Hello all, some colleagues and I have run across a problem that we cannot seem to explain, I was hoping to find some guidance here. The problem came about from messing with an air over hydraulic system. I have attached a very rudimentary mspaint picture with our scenario. Using 3 in place of pi for simplicity, the large cylinder is cyl A and the small B in both examples. Area of circle for cylinder A = 75in^2 Area of circle for cylinder B = 3in^2 P=f/a Force on Cyl A= 7500lbs Force on Cyl B= 2500lbs Basically the things I don't understand are: a. Is pressurizing the top of Cyl. A equivalent to placing (75) 1"x1", 100lb weights on top of cyl a. b. if I put a pressure gauge on the other side of cylinder b, what reading would I get from the gauge? and c. Are the first and second configurations functionally identical? (I assume your just replacing the fluid as the medium of transfer with a rod) I hope I have adequately explained the scenario with our questions, I'm sure its very simple, but short of mocking something up with PVC we don't quite understand the mechanics of what is going on here. I appreciate any guidance. Edit: Added Picture, also I would like to ignore the fact that the second configuration would likely need to be vented in between the top and bottom to prevent air from compressing due to a change of volume.
The two configurations are not the same. In the first one, the pressure on both side of the piston in A must be the the same, otherwise the piston would move. The same is true for piston B. So the pressure above B will be 100 psi. In the second configuration, there can be a force in the connecting rod. If the volume below piston A is large, the change in volume between the pistons will be small as A moves down, and the pressure between A and B will stay close to atmospheric. The rod will transmit almost all the downwards force from A onto B, and the pressure below B will be therefore be higher, in proportion to the areas of A and B.
I think there may have been a disconnect here. I do want Cyl. A to move and to transfer force to Cyl B. I am assuming Cyl. A in the first configuration is filled with an incompressable fluid and want to know what the PSI of both Cyl B's will be. If the pressures are different, I would like to understand why an incompressible fluid isnt equivalent to a mechanical connecting rod. Basically, i have taken the stance that the first configuration, the 100psi on the top of Cyl. Pressurizes the bottom side to 100psi, then repeats with B. I want to know why the 100psi to 100psi doesn't hold true on the second configuration when the only change made was a medium of transfer (unless there is more to it than that.) Basically, why do we go from pressure to pressure to pressure in the first, and pressure to force to pressure in the second? I appreciate your feedback.

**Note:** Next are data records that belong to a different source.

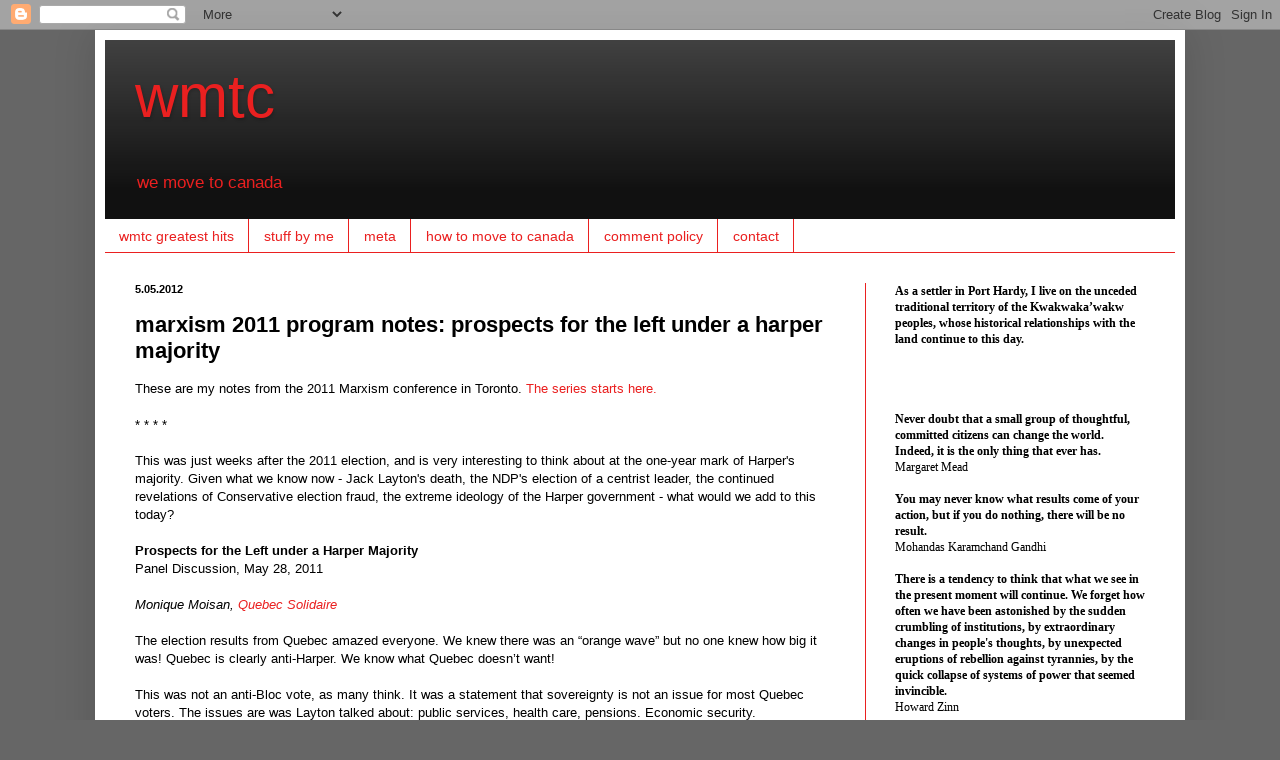

--- FILE ---
content_type: application/javascript;charset=UTF-8
request_url: https://zcsub-cmpzourl.maillist-manage.com/ua/TrailEvent?category=update&action=view&trackingCode=ZCFORMVIEW&viewFrom=URL_ACTION&zx=12fda51b2&signupFormIx=3ze0a374efb361379247371ef4ba4faddf9b038199951d2be0c5c72767ca447eb6&zcvers=3.0&source=https%3A%2F%2Fwww.wmtc.ca%2F2012%2F05%2Fmarxism-2011-program-notes-prospects_57.html
body_size: 805
content:
zcParamsCallback({orgIx:"3z9ece736cfcc68e51c6caaed51d67aa26dd250a97bb7be5c902ba2328a4d00195", actIx:"3zcfa6100b817d0fa158e195849166d41b681fe5a5ff808b721c0e6399122b6d81",custIx:"3zd0b87947d317af6048f687c692a844ec51d725383085d6f33991f031d7da6e27"});
zcSFReferrerCallback({status:"200",encryptSFId:"3ze0a374efb361379247371ef4ba4faddf9b038199951d2be0c5c72767ca447eb6",zc_ref:"3zd0b87947d317af6048f687c692a844ec121cf49cfd4f106d50ce62af237f6520",cntrIx:"3ze0a374efb361379247371ef4ba4faddffe49a6144dde2019a49a9c10fdcdaf06"});
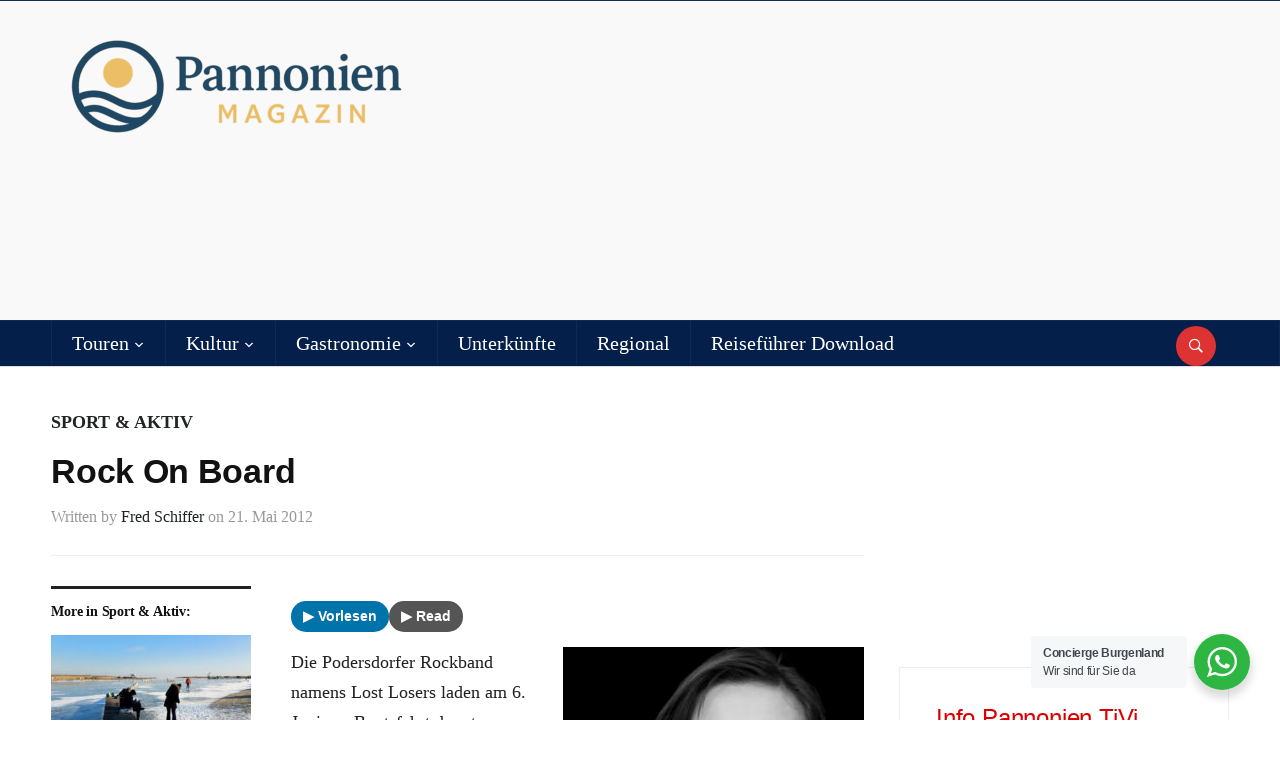

--- FILE ---
content_type: text/html; charset=utf-8
request_url: https://www.google.com/recaptcha/api2/aframe
body_size: 259
content:
<!DOCTYPE HTML><html><head><meta http-equiv="content-type" content="text/html; charset=UTF-8"></head><body><script nonce="RGJE3OljJC67X2iXcUaqyQ">/** Anti-fraud and anti-abuse applications only. See google.com/recaptcha */ try{var clients={'sodar':'https://pagead2.googlesyndication.com/pagead/sodar?'};window.addEventListener("message",function(a){try{if(a.source===window.parent){var b=JSON.parse(a.data);var c=clients[b['id']];if(c){var d=document.createElement('img');d.src=c+b['params']+'&rc='+(localStorage.getItem("rc::a")?sessionStorage.getItem("rc::b"):"");window.document.body.appendChild(d);sessionStorage.setItem("rc::e",parseInt(sessionStorage.getItem("rc::e")||0)+1);localStorage.setItem("rc::h",'1768978312225');}}}catch(b){}});window.parent.postMessage("_grecaptcha_ready", "*");}catch(b){}</script></body></html>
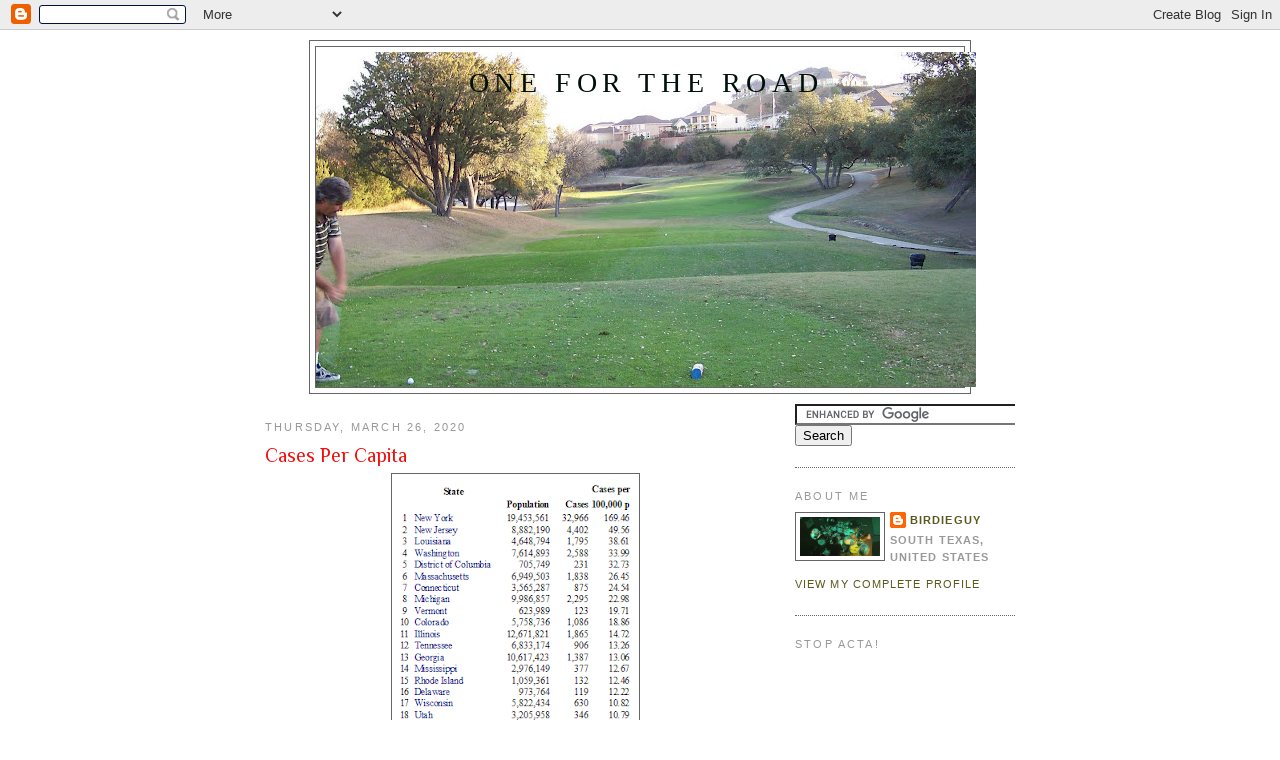

--- FILE ---
content_type: text/html; charset=utf-8
request_url: https://www.google.com/recaptcha/api2/aframe
body_size: 118
content:
<!DOCTYPE HTML><html><head><meta http-equiv="content-type" content="text/html; charset=UTF-8"></head><body><script nonce="FB1zEQYG1p3jmIfclrB2dg">/** Anti-fraud and anti-abuse applications only. See google.com/recaptcha */ try{var clients={'sodar':'https://pagead2.googlesyndication.com/pagead/sodar?'};window.addEventListener("message",function(a){try{if(a.source===window.parent){var b=JSON.parse(a.data);var c=clients[b['id']];if(c){var d=document.createElement('img');d.src=c+b['params']+'&rc='+(localStorage.getItem("rc::a")?sessionStorage.getItem("rc::b"):"");window.document.body.appendChild(d);sessionStorage.setItem("rc::e",parseInt(sessionStorage.getItem("rc::e")||0)+1);localStorage.setItem("rc::h",'1769906538663');}}}catch(b){}});window.parent.postMessage("_grecaptcha_ready", "*");}catch(b){}</script></body></html>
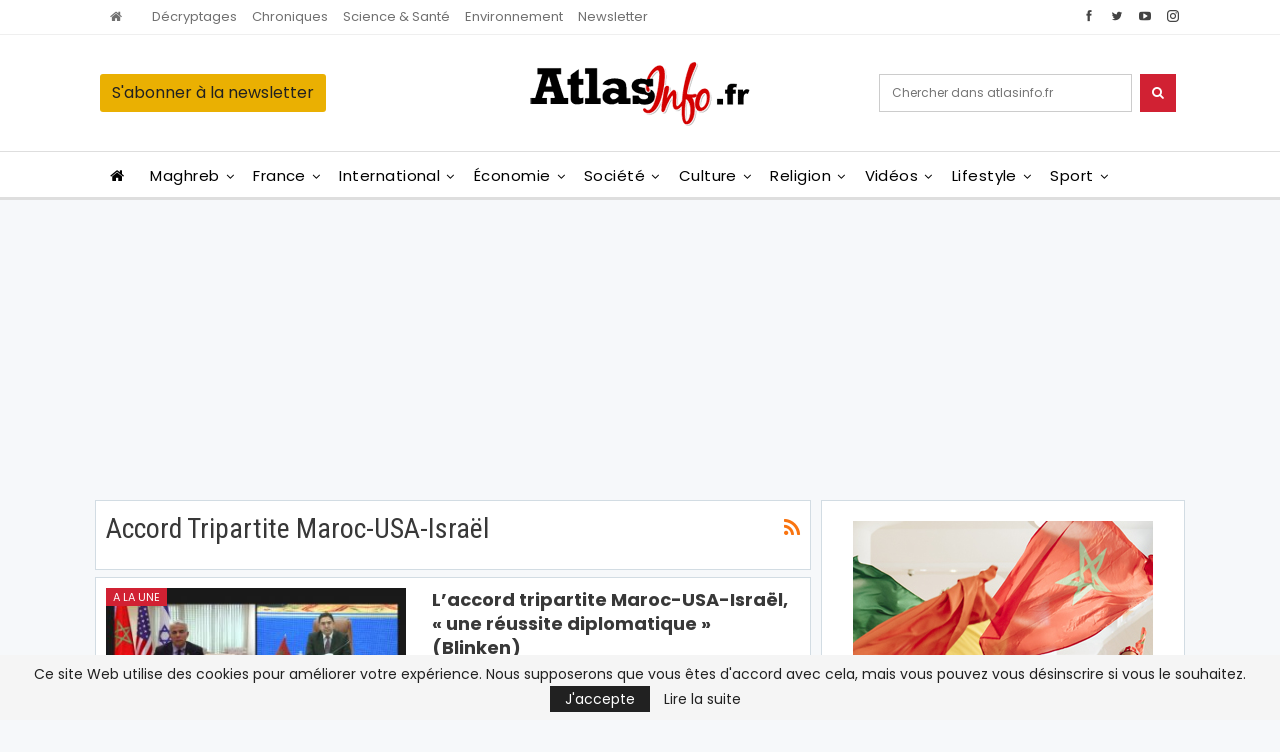

--- FILE ---
content_type: text/html; charset=utf-8
request_url: https://www.google.com/recaptcha/api2/aframe
body_size: 264
content:
<!DOCTYPE HTML><html><head><meta http-equiv="content-type" content="text/html; charset=UTF-8"></head><body><script nonce="d4cgbN3eLqsbAkxTEIhdtA">/** Anti-fraud and anti-abuse applications only. See google.com/recaptcha */ try{var clients={'sodar':'https://pagead2.googlesyndication.com/pagead/sodar?'};window.addEventListener("message",function(a){try{if(a.source===window.parent){var b=JSON.parse(a.data);var c=clients[b['id']];if(c){var d=document.createElement('img');d.src=c+b['params']+'&rc='+(localStorage.getItem("rc::a")?sessionStorage.getItem("rc::b"):"");window.document.body.appendChild(d);sessionStorage.setItem("rc::e",parseInt(sessionStorage.getItem("rc::e")||0)+1);localStorage.setItem("rc::h",'1768548390261');}}}catch(b){}});window.parent.postMessage("_grecaptcha_ready", "*");}catch(b){}</script></body></html>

It looks like we are just going to have to mock something up with pvc to see what happens. I just want to see for myself that i can get such a large amount of pressure in cyl b from the second configuration. Will report back with results.
First, the areas you calculated are off unless you are giving the radius of the cylinders which would be confusing thing to do unless you explicitly stated this. Secondly, you would have to assume that the length of the cylinders and their relative positions are small compared to the actual pressures used and that the weight of the incompressible fluid can be neglected. If those simplifying assumptions are valid then the answer is simply that a solid transmits forces directly to it's supports while a fluid transmits the same pressure everywhere including against it's container walls. This is just a simple physical reality of the nature of fluids which are incapable of supporting shear stresses. A more interesting comparison would be to eliminate the rod in the 2nd configuration and just use the fluid as a means of transmitting the forces. What would the pressure be in Cylinder B then?
I agree with Alpha's analysis: the difference is that fluids flow and rods don't. So the pressures have to be equal while the forces do not. For a connecting rod, the opposite is true: forces have to be equal but pressures do not.